Steamboat Springs The last thing several Lowell Whiteman School students expected to see as they kayaked the Gates of Lodore on the Green River through Dinosaur National Monument was an upturned raft.
"Uh-oh," Whiteman junior David Lea remembered thinking. "Something bad had happened to someone."
Shortly after seeing the upside-down raft, the students saw a woman huddled on the eddy to the left of the river. She didn't have a sleeping bag or tent and had very little clothing and some food and water.
Her supplies were strapped inside the upturned raft or gone, down the river.
Jim Linville, who teaches geography at Whiteman and has led the kayaking trips for 22 years, said the woman told him she had been alone for about 24 hours after her friend went downriver to get help because there was no cell phone service.

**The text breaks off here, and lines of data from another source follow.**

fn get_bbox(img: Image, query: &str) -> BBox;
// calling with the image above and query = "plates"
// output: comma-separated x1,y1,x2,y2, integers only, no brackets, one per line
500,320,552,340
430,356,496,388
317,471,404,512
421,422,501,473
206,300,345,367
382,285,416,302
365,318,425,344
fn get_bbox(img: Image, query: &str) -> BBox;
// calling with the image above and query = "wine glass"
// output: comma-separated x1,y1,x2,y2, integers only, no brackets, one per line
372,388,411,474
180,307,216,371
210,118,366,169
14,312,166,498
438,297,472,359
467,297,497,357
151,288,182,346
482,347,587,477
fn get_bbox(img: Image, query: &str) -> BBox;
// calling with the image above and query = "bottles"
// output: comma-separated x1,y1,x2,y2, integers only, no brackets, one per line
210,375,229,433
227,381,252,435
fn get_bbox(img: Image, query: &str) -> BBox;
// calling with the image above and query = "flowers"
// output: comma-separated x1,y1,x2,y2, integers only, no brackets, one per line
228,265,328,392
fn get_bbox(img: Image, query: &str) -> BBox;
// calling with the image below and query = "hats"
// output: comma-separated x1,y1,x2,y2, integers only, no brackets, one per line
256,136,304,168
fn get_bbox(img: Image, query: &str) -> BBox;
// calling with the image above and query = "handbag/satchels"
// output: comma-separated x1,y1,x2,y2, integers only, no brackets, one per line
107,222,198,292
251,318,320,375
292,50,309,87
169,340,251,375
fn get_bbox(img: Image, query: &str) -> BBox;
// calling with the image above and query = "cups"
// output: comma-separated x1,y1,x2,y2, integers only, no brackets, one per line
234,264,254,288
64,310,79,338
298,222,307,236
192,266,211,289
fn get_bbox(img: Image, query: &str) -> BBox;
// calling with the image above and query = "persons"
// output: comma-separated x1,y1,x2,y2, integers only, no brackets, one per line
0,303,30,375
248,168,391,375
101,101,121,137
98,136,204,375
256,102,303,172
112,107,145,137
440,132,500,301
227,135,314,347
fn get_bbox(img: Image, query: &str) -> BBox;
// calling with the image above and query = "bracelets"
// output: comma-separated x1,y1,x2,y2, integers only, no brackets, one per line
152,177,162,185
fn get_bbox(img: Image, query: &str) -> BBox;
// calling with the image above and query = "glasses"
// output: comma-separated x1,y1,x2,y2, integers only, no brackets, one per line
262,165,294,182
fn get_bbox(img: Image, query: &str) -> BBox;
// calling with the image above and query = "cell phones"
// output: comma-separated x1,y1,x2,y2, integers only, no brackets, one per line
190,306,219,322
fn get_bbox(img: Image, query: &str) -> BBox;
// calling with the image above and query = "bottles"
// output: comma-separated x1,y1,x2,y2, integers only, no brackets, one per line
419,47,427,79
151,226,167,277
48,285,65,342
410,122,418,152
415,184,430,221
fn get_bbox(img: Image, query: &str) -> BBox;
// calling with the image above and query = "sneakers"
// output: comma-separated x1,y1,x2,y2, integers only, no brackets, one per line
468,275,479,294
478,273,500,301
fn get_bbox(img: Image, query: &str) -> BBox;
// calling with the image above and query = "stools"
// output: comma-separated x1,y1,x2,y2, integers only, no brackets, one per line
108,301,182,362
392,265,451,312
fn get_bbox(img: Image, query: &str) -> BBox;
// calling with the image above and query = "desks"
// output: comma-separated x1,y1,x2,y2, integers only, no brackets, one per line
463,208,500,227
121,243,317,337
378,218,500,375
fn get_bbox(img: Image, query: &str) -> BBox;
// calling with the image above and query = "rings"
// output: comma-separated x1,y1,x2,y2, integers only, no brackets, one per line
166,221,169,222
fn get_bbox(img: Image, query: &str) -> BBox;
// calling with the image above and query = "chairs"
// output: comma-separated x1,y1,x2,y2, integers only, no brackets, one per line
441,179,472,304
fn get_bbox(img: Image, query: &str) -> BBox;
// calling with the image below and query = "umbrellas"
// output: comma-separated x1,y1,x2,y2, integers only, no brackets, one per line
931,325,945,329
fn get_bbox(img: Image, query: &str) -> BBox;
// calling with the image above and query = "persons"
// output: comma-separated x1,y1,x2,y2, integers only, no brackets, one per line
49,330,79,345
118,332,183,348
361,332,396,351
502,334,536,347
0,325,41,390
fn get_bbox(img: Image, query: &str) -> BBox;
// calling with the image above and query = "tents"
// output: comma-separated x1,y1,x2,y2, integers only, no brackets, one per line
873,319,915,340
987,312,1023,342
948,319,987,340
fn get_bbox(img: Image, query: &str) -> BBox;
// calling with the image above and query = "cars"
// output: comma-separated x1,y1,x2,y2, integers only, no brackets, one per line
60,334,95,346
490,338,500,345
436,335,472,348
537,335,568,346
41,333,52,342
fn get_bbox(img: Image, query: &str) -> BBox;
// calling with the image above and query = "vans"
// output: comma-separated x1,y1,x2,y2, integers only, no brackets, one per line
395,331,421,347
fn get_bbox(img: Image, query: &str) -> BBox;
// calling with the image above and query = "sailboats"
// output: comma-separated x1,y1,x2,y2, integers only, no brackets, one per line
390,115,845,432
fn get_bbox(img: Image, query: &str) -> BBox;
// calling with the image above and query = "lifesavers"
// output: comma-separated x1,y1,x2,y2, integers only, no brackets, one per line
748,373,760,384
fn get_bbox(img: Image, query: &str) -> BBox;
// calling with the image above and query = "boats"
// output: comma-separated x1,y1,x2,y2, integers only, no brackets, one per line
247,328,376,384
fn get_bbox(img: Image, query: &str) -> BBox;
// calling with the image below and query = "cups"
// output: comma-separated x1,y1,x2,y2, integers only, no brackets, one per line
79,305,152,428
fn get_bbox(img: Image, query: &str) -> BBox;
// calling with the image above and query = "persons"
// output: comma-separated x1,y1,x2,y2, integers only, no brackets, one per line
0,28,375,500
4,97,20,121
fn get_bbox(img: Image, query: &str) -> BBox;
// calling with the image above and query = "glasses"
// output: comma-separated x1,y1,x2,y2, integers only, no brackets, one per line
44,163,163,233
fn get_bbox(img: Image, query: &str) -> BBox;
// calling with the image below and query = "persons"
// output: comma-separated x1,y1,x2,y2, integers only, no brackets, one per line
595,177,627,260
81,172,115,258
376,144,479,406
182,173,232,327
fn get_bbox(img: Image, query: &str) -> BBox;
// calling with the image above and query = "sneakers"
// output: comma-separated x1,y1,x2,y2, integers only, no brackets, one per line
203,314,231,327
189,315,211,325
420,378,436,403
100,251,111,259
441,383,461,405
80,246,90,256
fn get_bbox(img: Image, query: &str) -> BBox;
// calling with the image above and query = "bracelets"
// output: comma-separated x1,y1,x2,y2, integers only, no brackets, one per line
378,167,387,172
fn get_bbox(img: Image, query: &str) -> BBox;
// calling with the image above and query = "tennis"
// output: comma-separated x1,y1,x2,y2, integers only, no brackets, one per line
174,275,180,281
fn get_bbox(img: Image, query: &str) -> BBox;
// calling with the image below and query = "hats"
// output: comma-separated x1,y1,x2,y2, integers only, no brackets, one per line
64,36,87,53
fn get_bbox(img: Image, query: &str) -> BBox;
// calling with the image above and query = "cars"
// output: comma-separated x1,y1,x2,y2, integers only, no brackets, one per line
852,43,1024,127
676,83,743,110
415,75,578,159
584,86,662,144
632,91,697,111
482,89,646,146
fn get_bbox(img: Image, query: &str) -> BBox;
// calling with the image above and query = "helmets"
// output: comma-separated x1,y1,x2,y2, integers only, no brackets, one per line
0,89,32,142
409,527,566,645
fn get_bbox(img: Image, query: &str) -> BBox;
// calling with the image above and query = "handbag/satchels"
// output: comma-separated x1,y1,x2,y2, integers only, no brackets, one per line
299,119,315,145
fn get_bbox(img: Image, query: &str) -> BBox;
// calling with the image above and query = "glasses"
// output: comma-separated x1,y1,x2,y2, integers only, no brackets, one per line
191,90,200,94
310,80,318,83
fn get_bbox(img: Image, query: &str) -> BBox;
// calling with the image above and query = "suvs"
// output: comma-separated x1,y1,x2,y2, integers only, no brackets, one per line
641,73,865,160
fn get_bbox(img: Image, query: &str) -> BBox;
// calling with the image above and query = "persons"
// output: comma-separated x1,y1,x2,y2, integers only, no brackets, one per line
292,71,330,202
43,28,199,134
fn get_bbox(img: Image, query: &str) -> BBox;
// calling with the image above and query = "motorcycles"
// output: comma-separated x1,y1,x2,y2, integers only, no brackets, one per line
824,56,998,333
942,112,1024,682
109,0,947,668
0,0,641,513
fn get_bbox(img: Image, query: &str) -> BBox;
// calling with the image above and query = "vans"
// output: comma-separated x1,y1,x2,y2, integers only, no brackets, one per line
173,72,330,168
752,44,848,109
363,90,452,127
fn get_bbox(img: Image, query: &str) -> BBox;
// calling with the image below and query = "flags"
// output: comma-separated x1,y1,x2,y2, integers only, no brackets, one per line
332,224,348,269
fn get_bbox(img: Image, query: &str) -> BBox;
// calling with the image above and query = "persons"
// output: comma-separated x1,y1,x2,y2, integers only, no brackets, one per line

The Whiteman group was on a kayaking trip as part of the school's Desert Week from Oct. 5 to 9. Desert Week provides outdoor education trips for the students. Other groups went climbing, horseback riding, canoeing and canyoneering. Students on the kayaking trip in addition to Lea were Brian Alsberg, Will Findell, Galen Goldscheitter, Errik Hill, Colin Klein, Erik Petersen and Karsten Thompson. The adult leaders with Linville were Brian Smith, John Morse, Hugh Newton and Robbie Shine.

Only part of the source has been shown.